───── EXTRAIT
Récemment, j’ai lu un article « sérieux », recommandé par un ami, dans le journal satirique français Charlie Hebdo. Charb, le rédacteur en chef du journal expliquait dans cet article pourquoi son journal ne sera jamais distribué sur l’Ipad d’Apple. Ses arguments reposaient principalement sur l’hypothétique censure de ses publications par Apple qui se réserve le droit de ne pas distribuer n’importe quel contenu qui ne s’accorde pas avec la ligne de conduite de la compagnie californienne.

A titre personnel, c’était la première fois que je lise quelque chose dans ce journal. Je n’ai jamais parcouru Charlie Hebdo depuis sa publication des caricatures de Mohamed. Bien entendu, cette décision n’est qu’un reflet d’une opinion personnelle. Plusieurs personnes ne voient pas d’inconvénient à la publication de ce type de contenu, ou, même si elles s’y opposent, ne prendraient pas la même décision que celle que j’ai prise. Bien entendu, je porte du respect à ces opinions, sans toutefois y adhérer.

Dans le même registre, ma recherche d’information s’effectue dans plusieurs sources journalistiques, en ligne ou en format papier « classique ». Je peux lire Lefigaro comme Libération mais essaie à chaque fois de distinguer entre l’information et l’opinion de l’auteur et j’interprète selon mes orientations idéologiques ou politiques. Je continue à lire ces sources tant que je considère qu’elles ne me portent pas une offense (à mes principes ou fondamentaux). Des personnes qui appartiennent à l’extrême droite ou de l’extrême gauche ne lisent absolument aucun mot de Libération ou LeFigaro respectivement.
──────────
Recopiez à l'identique le passage du texte sur Charlie Hebdo et l'iPad qui commence aux mots « Dans le même » et s'arrête après « ou LeFigaro respectivement. ».
───── DONNÉES BRUTES
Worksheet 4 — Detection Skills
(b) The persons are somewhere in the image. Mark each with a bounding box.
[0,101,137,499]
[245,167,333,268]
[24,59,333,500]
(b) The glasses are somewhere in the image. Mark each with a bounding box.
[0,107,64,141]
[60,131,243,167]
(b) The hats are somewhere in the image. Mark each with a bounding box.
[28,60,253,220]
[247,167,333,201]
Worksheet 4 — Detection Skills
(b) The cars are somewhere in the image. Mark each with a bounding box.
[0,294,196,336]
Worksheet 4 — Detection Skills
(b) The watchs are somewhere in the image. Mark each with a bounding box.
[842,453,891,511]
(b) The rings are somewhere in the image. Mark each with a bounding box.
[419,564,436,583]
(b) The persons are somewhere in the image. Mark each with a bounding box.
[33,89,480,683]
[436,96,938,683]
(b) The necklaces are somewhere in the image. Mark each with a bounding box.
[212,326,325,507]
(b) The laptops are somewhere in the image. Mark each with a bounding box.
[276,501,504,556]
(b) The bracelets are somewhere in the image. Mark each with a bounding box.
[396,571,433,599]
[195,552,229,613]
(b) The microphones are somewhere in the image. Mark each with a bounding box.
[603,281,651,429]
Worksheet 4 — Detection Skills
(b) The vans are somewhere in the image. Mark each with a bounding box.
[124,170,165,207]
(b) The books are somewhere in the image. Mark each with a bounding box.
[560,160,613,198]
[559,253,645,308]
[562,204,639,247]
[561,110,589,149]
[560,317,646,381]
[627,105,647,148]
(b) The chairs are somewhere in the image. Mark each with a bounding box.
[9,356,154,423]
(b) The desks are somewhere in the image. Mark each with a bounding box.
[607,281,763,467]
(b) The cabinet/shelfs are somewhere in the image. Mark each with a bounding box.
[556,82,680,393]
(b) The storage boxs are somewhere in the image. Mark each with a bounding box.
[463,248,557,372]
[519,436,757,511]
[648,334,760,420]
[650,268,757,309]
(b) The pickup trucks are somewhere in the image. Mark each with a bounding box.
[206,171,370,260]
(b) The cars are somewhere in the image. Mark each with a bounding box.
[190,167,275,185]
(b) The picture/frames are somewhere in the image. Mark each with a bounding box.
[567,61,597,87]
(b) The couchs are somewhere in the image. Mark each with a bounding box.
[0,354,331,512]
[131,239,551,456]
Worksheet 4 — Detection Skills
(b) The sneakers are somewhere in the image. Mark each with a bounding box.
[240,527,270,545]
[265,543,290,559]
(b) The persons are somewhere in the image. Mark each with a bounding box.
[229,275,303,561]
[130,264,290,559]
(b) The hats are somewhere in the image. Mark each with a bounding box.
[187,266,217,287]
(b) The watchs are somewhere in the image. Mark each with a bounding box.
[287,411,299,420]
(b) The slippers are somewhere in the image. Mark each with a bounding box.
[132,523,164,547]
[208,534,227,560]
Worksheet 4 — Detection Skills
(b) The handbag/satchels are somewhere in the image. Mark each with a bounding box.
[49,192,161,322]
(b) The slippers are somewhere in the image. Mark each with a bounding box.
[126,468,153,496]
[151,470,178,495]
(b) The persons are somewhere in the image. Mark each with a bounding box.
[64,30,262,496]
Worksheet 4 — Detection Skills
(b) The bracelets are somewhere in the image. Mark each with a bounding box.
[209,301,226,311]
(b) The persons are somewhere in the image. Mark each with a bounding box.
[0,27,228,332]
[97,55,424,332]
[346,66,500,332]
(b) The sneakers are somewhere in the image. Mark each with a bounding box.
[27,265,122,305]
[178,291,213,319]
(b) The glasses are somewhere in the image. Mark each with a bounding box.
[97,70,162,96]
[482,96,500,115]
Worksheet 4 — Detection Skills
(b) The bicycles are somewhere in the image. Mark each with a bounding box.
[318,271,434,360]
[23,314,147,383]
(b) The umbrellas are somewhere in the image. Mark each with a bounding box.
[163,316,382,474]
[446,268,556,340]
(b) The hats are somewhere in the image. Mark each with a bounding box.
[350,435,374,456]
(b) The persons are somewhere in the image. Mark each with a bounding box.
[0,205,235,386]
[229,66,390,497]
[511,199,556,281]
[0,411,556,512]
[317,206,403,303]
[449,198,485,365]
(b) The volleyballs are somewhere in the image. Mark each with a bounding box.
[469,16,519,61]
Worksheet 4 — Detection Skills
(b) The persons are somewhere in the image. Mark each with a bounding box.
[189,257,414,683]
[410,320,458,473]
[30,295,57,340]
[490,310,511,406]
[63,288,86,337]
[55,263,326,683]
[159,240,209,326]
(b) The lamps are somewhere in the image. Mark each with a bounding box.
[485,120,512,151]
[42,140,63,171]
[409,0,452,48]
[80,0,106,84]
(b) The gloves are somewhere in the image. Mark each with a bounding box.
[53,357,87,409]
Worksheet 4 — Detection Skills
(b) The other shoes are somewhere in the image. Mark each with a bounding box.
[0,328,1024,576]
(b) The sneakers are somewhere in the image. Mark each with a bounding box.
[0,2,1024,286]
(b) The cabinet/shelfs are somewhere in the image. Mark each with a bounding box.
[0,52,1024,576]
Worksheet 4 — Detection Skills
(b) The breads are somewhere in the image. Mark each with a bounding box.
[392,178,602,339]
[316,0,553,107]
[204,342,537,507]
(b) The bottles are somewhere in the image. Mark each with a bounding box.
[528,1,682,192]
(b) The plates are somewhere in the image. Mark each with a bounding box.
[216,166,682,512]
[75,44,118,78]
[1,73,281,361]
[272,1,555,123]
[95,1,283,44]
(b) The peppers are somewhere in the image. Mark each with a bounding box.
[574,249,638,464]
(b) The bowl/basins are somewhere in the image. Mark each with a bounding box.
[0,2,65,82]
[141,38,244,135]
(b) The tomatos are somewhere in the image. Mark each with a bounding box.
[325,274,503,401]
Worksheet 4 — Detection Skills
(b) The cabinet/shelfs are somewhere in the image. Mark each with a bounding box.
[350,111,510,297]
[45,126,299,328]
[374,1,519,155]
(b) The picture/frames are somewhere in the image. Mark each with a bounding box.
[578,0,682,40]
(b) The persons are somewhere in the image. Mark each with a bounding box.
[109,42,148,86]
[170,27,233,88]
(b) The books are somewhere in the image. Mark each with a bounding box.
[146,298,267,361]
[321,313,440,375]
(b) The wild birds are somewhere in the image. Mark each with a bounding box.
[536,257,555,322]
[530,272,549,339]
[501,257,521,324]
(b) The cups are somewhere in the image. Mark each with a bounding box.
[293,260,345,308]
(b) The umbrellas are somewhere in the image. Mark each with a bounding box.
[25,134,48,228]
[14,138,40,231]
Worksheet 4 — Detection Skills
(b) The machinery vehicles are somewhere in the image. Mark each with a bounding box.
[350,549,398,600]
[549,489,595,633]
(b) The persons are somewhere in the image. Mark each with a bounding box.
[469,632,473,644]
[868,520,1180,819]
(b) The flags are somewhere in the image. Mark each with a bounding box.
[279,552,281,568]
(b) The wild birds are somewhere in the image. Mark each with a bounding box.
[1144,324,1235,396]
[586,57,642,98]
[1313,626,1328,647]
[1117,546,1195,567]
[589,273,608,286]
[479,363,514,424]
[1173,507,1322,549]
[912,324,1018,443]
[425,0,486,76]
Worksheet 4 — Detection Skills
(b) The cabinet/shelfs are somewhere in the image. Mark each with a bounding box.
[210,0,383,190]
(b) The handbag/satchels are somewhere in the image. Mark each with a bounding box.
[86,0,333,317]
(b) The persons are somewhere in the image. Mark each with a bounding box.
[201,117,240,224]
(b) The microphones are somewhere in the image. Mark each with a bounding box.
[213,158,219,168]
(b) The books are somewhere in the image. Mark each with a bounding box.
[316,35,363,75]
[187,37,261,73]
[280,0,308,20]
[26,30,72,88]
──────────
* [RÉPONSE RÉDIGÉE]:
Dans le même registre, ma recherche d’information s’effectue dans plusieurs sources journalistiques, en ligne ou en format papier « classique ». Je peux lire Lefigaro comme Libération mais essaie à chaque fois de distinguer entre l’information et l’opinion de l’auteur et j’interprète selon mes orientations idéologiques ou politiques. Je continue à lire ces sources tant que je considère qu’elles ne me portent pas une offense (à mes principes ou fondamentaux). Des personnes qui appartiennent à l’extrême droite ou de l’extrême gauche ne lisent absolument aucun mot de Libération ou LeFigaro respectivement.